Helium-3 (He-3, sometimes called tralphium) is a light, non-radioactive isotope of helium with two protons and one neutron. It is rare on the Earth, and it is sought for use in nuclear fusion research. The abundance of helium-3 is thought to be greater on the Moon (embedded in the upper layer of regolith by the solar wind over billions of years), though still low in quantity (28 ppm of lunar regolith is helium-4 and from one ppb to 50 ppb is helium-3), and the solar system's gas giants (left over from the original solar nebula).

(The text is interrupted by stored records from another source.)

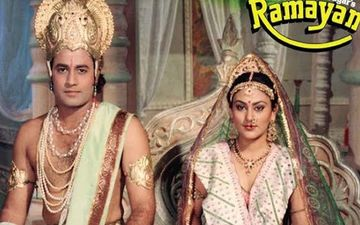 Ram Mandir Bhumi Pujan: Ramayana's Sita Aka Dipika Chikhlia Says, 'Now That Ram Ji Has Come, I Will Just Go To My Sasural'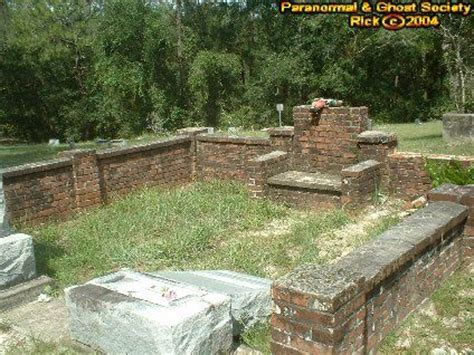 Devils Chair Cassadaga Address by 17 Best Images About Florida Exploring On Dome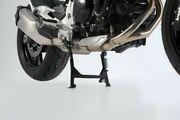 Centre Stand With Original Bmw Front Lowering For 900 R 4r90/4r90r K83 19-20
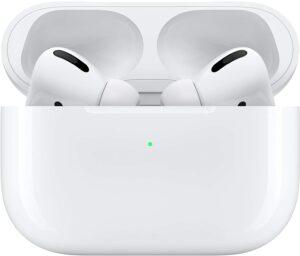 apple earphones under 500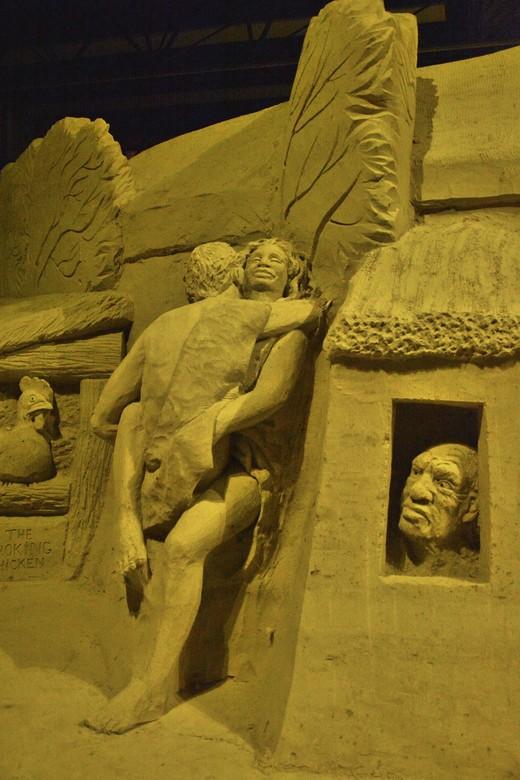 Zandsculpturenfestival in Zuidlaren. - Sculpturepark in Zuidlaren.<br /> Met als onderwerp: De Hondsrug verbeeldt.<br /> <br /> Zie ook www.sculptu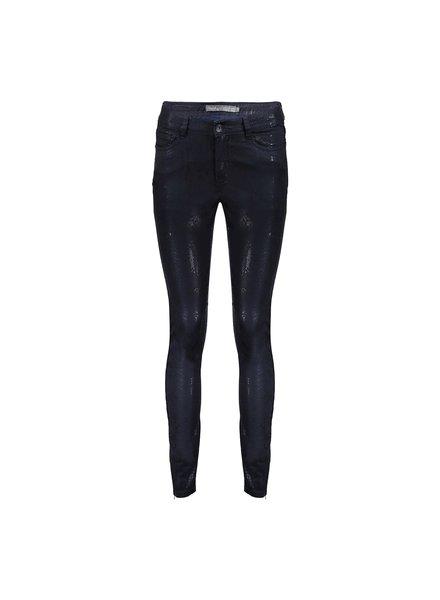 GEISHA 11526-10 Jeans 7/8 + zip navy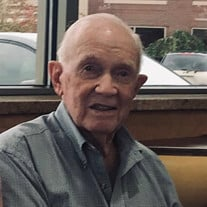 "Clarence F. ""Archie""  Kammer"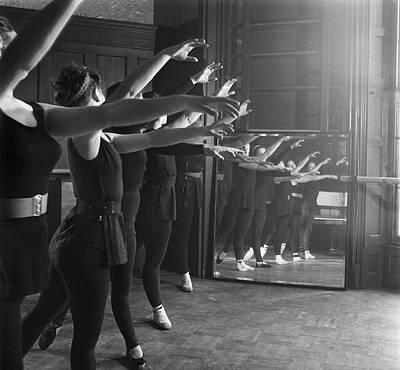 Photograph - Ballet Class by Chris Ware
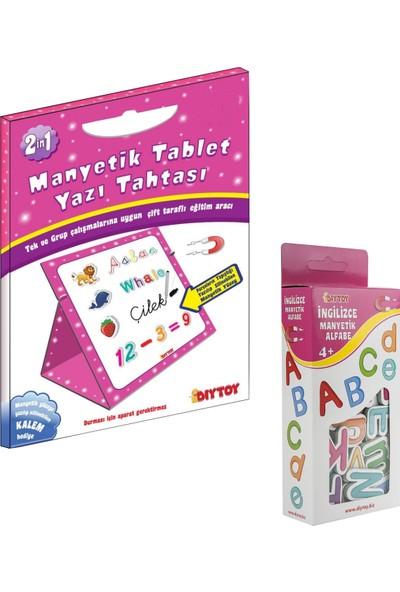 Diy Toy Diytoy Manyetik Tablet Yazı Tahtası Pembe + Manyetik Harfler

The helion, the nucleus of a helium-3 atom, consists of two protons but only one neutron, in contrast with two neutrons in common helium. Its hypothetical existence was first proposed in 1934 by the Australian nuclear physicist Mark Oliphant while he was working at the University of Cambridge Cavendish Laboratory. Oliphant had performed experiments in which fast deuterons collided with deuteron targets (incidentally, the first demonstration of nuclear fusion).
Helium-3 was hypothesized to be a radioactive isotope until helions were also found in samples of natural helium, which is mostly helium-4, taken both from the terrestrial atmosphere and from natural gas wells. This was done by Luis W. Alvarez and Robert Cornog in cyclotron experiments at the Lawrence Berkeley National Laboratory in California in 1939.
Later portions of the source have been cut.